Allen refrains from informing the reader that Plato in the introduction to the dialogue insists on the historicity of the discussion presented in it. Cephalus tells Adeimantus: “These gentlemen here are fellow citizens of mine, much interested in philosophy. They’ve heard that your Antiphon used to associate with a certain Pythodorus, a companion of Zeno’s, and that he can relate from memory the arguments that once were discussed by Socrates, Zeno and Parmenides, having often heard them from Pythodorus.” – “True,” said Adeimantus, “for when he was a youngster, he used to rehearse them diligently.” (126b-c) It is worth noting that in the Apology Socrates appeals to “Adeimantus the son of Ariston, whose brother Plato is present,” to testify against him if his brother suffered any evil at his hands (33d-34a). But most importantly, Adeimantus and Glaucon are Socrates’ main interlocutors in the Republic; by referring to them in the opening sentence of the Parmenides Plato points to the Republic in which he gives reasons why any arguments raised against the Forms must be fallacious.
Allen maintains that it is important to the interpretation of the Parmenides to realize that it could not have occurred in reality; pace Allen, I am inviting the reader to view the dialogue as Plato wants him to view it, i.e. as a reflection of an event that did take place. The first important thing to realize is the following: if Adeimantus and Glaucon were aware of their half-brother’s diligently rehearsing the arguments against the Forms he had learnt from Pythodorus, so the young Plato must have been aware of it.’

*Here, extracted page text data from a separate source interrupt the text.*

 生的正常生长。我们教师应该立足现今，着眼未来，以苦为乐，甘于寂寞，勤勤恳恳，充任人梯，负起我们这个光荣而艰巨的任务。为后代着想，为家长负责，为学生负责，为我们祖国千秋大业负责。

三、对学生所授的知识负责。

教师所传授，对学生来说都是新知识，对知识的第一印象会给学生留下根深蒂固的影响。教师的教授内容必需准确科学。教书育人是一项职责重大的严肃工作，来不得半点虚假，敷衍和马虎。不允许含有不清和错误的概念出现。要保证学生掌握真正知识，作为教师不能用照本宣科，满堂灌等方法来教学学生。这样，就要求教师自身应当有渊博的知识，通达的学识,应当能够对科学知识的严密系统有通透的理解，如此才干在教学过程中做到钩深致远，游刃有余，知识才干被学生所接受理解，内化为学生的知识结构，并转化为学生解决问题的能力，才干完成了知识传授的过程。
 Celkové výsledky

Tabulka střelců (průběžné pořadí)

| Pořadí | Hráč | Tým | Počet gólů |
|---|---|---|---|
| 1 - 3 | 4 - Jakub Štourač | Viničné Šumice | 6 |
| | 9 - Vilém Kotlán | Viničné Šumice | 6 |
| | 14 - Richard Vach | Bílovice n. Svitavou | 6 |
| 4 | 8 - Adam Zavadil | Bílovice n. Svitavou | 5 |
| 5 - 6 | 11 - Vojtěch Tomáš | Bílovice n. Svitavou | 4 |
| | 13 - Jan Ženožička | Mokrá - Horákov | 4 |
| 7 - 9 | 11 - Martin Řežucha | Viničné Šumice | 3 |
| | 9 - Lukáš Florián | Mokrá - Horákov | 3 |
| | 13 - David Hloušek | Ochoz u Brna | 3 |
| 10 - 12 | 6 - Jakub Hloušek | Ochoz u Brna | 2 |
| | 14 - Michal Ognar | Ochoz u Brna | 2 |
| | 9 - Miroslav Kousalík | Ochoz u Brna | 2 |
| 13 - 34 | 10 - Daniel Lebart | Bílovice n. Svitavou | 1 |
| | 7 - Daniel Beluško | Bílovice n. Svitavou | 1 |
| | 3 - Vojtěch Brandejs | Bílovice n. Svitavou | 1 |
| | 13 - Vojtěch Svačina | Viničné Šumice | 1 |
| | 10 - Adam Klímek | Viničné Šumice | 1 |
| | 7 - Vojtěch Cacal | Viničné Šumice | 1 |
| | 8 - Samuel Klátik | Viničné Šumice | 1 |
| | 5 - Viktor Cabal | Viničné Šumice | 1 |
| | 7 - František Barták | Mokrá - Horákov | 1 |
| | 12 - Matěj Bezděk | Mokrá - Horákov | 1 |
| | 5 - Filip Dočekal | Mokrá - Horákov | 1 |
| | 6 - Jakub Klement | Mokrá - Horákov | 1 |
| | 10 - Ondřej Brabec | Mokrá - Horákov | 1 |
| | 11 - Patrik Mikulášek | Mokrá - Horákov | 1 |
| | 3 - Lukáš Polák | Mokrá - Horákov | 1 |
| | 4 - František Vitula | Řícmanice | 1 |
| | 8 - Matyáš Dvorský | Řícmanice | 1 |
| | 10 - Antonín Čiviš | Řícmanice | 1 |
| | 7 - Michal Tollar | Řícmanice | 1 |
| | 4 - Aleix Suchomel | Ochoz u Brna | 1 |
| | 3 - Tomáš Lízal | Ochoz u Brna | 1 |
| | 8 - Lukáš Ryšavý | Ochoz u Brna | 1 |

The significance of this fact can be fully appreciated only if we take seriously the ancient tradition that Plato’s first dialogue was the Phaedrus, in which Plato brings to the fore his theory of Forms. Parmenides’ arguments against the Forms presented in the Parmenides are arguments with which Plato had been acquainted since his early days, and which he found irrelevant as far as his view of Forms was concerned. My interpretation of the Parmenides is thus closely linked to my dating of the Phaedrus.
It all started with the visit of Dr Anthony Kenny, the Master of Balliol, in my philosophy seminar in Prague in 1980. I discussed the visit with Dr Kathleen Wilkes in Prague in May 1980. I told her that in his talk Dr Kenny maintained that Socrates was a good man but a poor philosopher, Plato a dubious character but a great philosopher, with which I disagreed. He presumably made a cut through Plato’s dialogues, identifying Socrates with those dialogues, which were not up to his standards of great philosophy. I told him that I did not make any such cut through Plato’s dialogues: ‘I haven’t found anything in Plato that would compel me to reject the ancient tradition that Plato’s first dialogue was the Phaedrus.’ Kathy exclaimed: ‘It can’t be.’ I suggested that we should read the dialogue together, and so she obtained a grant to work with me for a month (July-August 1980) in Prague.

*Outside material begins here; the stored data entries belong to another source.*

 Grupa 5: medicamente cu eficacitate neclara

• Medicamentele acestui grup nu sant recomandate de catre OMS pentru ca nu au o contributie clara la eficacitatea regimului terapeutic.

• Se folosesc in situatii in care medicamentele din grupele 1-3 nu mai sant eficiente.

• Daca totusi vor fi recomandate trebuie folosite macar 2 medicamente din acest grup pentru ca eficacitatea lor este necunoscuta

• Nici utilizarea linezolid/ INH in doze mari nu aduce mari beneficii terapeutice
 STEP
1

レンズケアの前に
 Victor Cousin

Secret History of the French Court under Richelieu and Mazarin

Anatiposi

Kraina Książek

During that month I obtained strong internal indications that the dialogue was written during Socrates’ life-time, as the ancient tradition indicates, and more precisely, that it was written prior to the death of Polemarchus in the hands of the Thirty Tyrants. For Socrates ends his palinode on love in the dialogue with a prayer that Eros may turn Phaedrus’ beloved Lysias to philosophy ‘as his brother Polemarchus has been turned to it’ (275b). This follows Socrates’ assertion that those who pursue philosophy live a blessed and harmonious life here on earth (256a-b). In Against Eratosthenes Lysias describes the death of his brother Polemarchus in the hands of the Thirty Tyrants. In view of Lysias’ testimony, to declare Polemarchus after his death an exemplary follower of philosophy, and as such endowed with blessedness here on earth, would be a mockery in the eyes of Plato’s readers, for the ancients believed that a man’s life can be considered good only if he meets a good end.
All my attempts to discuss Plato with Oxford academics have been so far rejected. As Justin Gosling once told me: ‘Nobody has time for it.’ What is important concerning the Parmenides is the fact that the difficulties in which the Platonic scholars have become implicated because of their rejection of the ancient dating of the Phaedrus can be viewed on the basis of a single passage, the passage in which Parmenides reflects on his criticism of the Forms: ‘And yet, these difficulties and many more still in addition necessarily hold of the characters (anankaion echein ta eidȇ), if these characteristics of things that are exist (ei eisin hautai hai ideai tȏn ontȏn), and one is to distinguish each character as something by itself (kai horieitai tis auto hekaston eidos). The result is that the hearer is perplexed and contends that they do not exist, and that even if their existence is conceded, they are necessarily unknowable by human nature. In saying this, he thinks he is saying something significant (kai tauta legonta dokein ti legein) and, as we just remarked (kai, ho arti elegomen), it’s astonishingly hard to convince him to the contrary. Only a man of considerable natural gifts will be able to understand that there is a certain kind of each thing, a nature and reality alone by itself, and it will take a man more remarkable still to discover it and be able to instruct someone else who has examined all these difficulties with sufficient care.’ (134e-135b, tr. R. E. Allen)
Allen remarks: ‘It is evident from this single passage that Parmenides does not suppose that his criticisms of the theory of Ideas are a mere tissue of fallacies. On the contrary, they are deep and serious, and raise difficulties that must be thought through if the theory of Ideas is to be sustained. Socrates, young and inexperienced, has not yet thought them through with sufficient care.’ (Allen, p. 203)
Allen’s remark that Parmenides supposes that his criticisms of the theory of Ideas are deep and serious strangely contrast with Parmenides’ words that a man who pronounces such criticisms ‘thinks he is saying something significant’. For these words clearly imply that all criticisms of the Forms, those put forward by Parmenides and many other criticisms that ‘necessarily hold of the Forms’ (anankaion echein ta eidȇ) only seem to be significant. Allan’s words ‘that Parmenides does not suppose that his criticisms of the theory of Ideas are a mere tissue of fallacies’ chime strangely with Parmenides’ insistence at 133b that a man who pronounces such criticism is putting forward fallacies (pseudetai, 133b7); it is to this passage that Parmenides refers at 135a5 with the words ‘and, as we just remarked’ (kai, ho arti elegomen). Allen’s assertion that Parmenides’ criticisms ‘raise difficulties that must be thought through if the theory of Ideas is to be sustained’, for ‘Socrates, young and inexperienced, has not yet thought them through with sufficient care’ can be properly ‘appreciated’ if we realize that in Allen’s view the criticisms raised by Parmenides are directed against the theory of Forms, which ‘is essentially that of the Phaedo and the Republic’ (Allen, p. 105). How could Plato possibly identify the Socrates of the Phaedo [in which we find Socrates in prison, discussing philosophy with his friends on his last day] and the Republic with the young and inexperienced Socrates of the Parmenides?
Dear Master, I hope you will consider my proposal favourably, and so I look forward to presenting my paper on the Parmenides to Balliol students and academics.